WHAT YOU WILL DO |
Restate all the material verbatim, except for the pictures.

Questions about scenes in images:
───

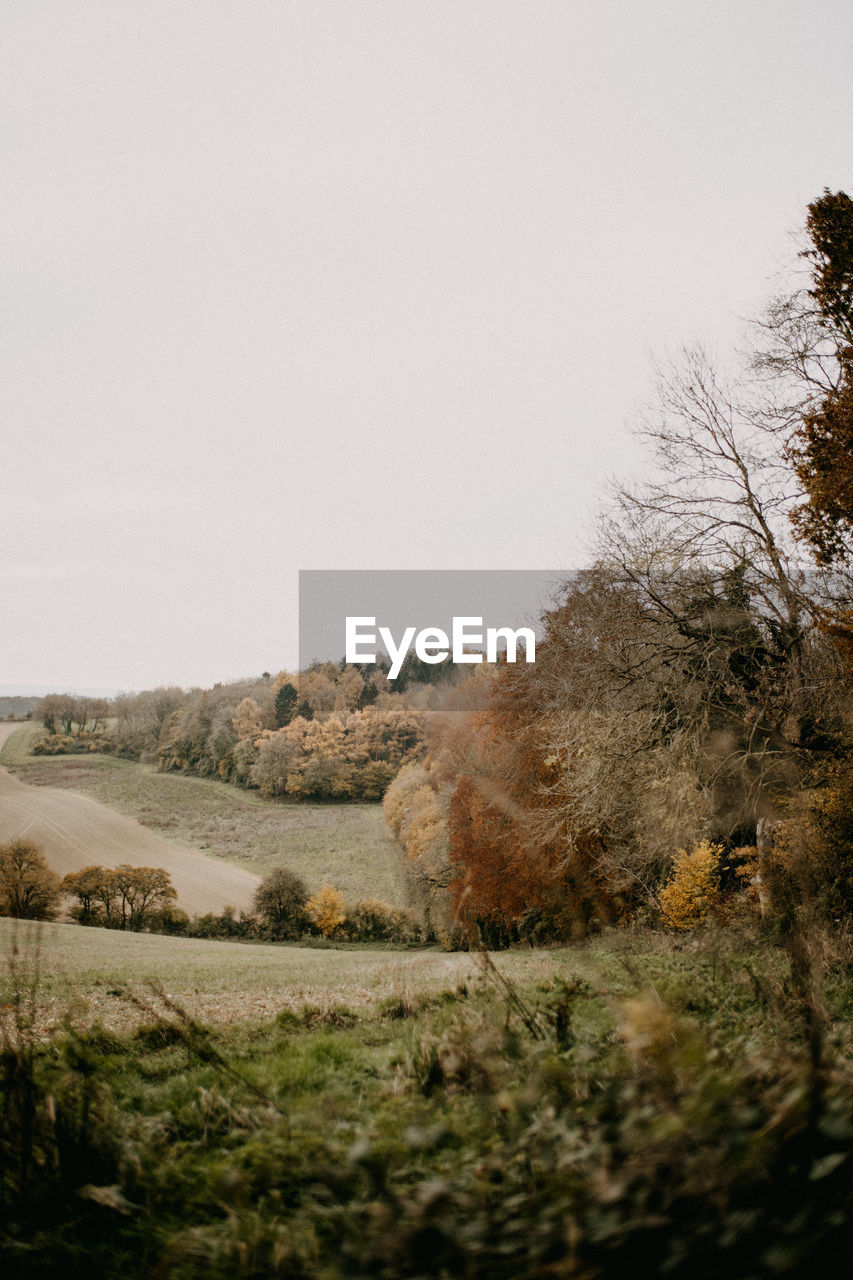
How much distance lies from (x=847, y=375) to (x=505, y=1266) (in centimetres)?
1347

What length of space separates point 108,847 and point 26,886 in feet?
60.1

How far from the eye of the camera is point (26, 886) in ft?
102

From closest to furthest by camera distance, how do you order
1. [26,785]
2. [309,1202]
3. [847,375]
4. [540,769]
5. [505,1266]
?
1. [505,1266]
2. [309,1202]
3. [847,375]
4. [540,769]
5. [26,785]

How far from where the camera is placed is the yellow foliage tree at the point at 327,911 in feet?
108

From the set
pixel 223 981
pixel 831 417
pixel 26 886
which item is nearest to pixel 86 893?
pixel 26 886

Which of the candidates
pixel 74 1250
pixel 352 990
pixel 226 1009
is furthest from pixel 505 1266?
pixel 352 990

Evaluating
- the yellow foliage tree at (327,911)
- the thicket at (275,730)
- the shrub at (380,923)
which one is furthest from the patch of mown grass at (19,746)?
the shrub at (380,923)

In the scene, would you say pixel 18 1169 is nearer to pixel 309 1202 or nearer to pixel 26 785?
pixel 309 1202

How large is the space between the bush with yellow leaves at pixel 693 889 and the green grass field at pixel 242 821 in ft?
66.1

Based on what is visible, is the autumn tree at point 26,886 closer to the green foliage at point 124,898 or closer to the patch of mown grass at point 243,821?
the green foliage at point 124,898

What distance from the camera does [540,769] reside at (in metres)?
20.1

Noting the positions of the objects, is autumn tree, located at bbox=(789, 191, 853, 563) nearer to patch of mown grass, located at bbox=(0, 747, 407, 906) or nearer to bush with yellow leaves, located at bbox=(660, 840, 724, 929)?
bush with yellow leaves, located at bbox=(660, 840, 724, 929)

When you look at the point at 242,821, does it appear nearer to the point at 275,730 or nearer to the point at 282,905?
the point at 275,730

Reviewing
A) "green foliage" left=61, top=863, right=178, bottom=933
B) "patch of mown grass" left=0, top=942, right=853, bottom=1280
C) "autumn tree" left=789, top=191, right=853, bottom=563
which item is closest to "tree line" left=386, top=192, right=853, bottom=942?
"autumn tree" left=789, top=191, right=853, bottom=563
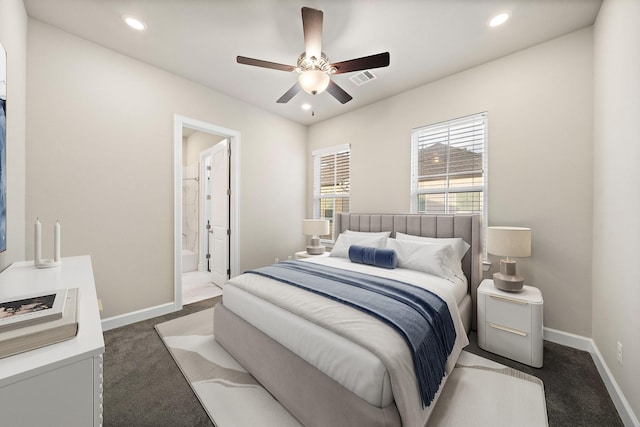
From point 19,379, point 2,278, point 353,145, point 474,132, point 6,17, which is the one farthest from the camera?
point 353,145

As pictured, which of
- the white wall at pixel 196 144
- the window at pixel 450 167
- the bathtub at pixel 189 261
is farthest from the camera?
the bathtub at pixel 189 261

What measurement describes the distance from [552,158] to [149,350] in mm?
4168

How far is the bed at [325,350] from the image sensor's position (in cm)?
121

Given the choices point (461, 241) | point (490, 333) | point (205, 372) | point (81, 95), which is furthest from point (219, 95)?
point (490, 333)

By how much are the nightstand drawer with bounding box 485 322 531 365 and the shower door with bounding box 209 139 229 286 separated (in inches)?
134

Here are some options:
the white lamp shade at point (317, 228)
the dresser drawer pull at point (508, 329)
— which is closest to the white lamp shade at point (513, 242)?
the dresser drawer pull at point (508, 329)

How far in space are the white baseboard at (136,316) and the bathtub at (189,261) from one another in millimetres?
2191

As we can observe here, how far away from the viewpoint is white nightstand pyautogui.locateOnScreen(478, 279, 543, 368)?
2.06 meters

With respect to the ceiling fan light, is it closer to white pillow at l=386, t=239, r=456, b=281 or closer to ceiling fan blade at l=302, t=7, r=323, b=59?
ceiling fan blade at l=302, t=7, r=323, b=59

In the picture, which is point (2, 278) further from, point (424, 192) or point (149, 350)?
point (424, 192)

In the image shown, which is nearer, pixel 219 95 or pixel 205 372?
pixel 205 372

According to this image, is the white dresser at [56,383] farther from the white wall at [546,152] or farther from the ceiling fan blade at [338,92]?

───

REPLY |
How much distance lies from (x=847, y=375) to (x=505, y=1266) (in centimetres)?
1347

What length of space separates point 108,847 and point 26,886 in feet?
60.1

How far from the eye of the camera is point (26, 886) in ft?
102

From closest to furthest by camera distance, how do you order
1. [26,785]
2. [309,1202]
3. [847,375]
4. [540,769]
5. [505,1266]
?
1. [505,1266]
2. [309,1202]
3. [847,375]
4. [540,769]
5. [26,785]

How far from where the camera is placed is the yellow foliage tree at the point at 327,911 in feet?
108

From the set
pixel 223 981
pixel 831 417
pixel 26 886
which item is nearest to pixel 86 893?
pixel 26 886

Which of the candidates
pixel 74 1250
pixel 352 990
pixel 226 1009
is furthest from pixel 505 1266?
pixel 352 990

Evaluating
- the yellow foliage tree at (327,911)
- the thicket at (275,730)
- the shrub at (380,923)
which one is furthest from the patch of mown grass at (19,746)?
the shrub at (380,923)

In the scene, would you say pixel 18 1169 is nearer to pixel 309 1202 or nearer to pixel 26 785?
pixel 309 1202

How large is the space between the bush with yellow leaves at pixel 693 889 and the green grass field at pixel 242 821 in ft?
66.1

Based on what is visible, is the autumn tree at point 26,886 closer to the green foliage at point 124,898 or closer to the patch of mown grass at point 243,821?
the green foliage at point 124,898

What distance from the camera does [540,769] reside at (in metres)?
20.1

Noting the positions of the objects, is autumn tree, located at bbox=(789, 191, 853, 563) nearer to patch of mown grass, located at bbox=(0, 747, 407, 906) or nearer to bush with yellow leaves, located at bbox=(660, 840, 724, 929)?
bush with yellow leaves, located at bbox=(660, 840, 724, 929)

When you look at the point at 242,821, does it appear nearer to the point at 275,730 or nearer to the point at 282,905?
the point at 275,730

Reviewing
A) "green foliage" left=61, top=863, right=178, bottom=933
B) "patch of mown grass" left=0, top=942, right=853, bottom=1280
C) "autumn tree" left=789, top=191, right=853, bottom=563
which item is closest to "tree line" left=386, top=192, right=853, bottom=942?
"autumn tree" left=789, top=191, right=853, bottom=563
From point 19,379, point 2,278, point 353,145, point 474,132, point 6,17, which is the one farthest from the camera?
point 353,145

As pictured, which of
- the white wall at pixel 196 144
- the window at pixel 450 167
- the bathtub at pixel 189 261
is farthest from the camera?
the bathtub at pixel 189 261

What measurement describes the distance from [552,158] to [149,350] in mm?
4168

How far is the bed at [325,350] from the image sensor's position (in cm)?
121

Given the choices point (461, 241) | point (490, 333) | point (205, 372) | point (81, 95), which is furthest from point (219, 95)?
point (490, 333)

By how much are the nightstand drawer with bounding box 485 322 531 365 and the shower door with bounding box 209 139 229 286 separated (in inches)?
134

Here are some options:
the white lamp shade at point (317, 228)
the dresser drawer pull at point (508, 329)
— which is closest to the white lamp shade at point (513, 242)?
the dresser drawer pull at point (508, 329)

How far in space are the white baseboard at (136,316) and the bathtub at (189,261) from one another in millimetres?
2191

As we can observe here, how far away from the viewpoint is white nightstand pyautogui.locateOnScreen(478, 279, 543, 368)?
2.06 meters

With respect to the ceiling fan light, is it closer to white pillow at l=386, t=239, r=456, b=281 or closer to ceiling fan blade at l=302, t=7, r=323, b=59?
ceiling fan blade at l=302, t=7, r=323, b=59

In the picture, which is point (2, 278) further from, point (424, 192) or point (149, 350)?
point (424, 192)

In the image shown, which is nearer, pixel 219 95 or pixel 205 372?
pixel 205 372

According to this image, is the white dresser at [56,383] farther from the white wall at [546,152] or farther from the ceiling fan blade at [338,92]?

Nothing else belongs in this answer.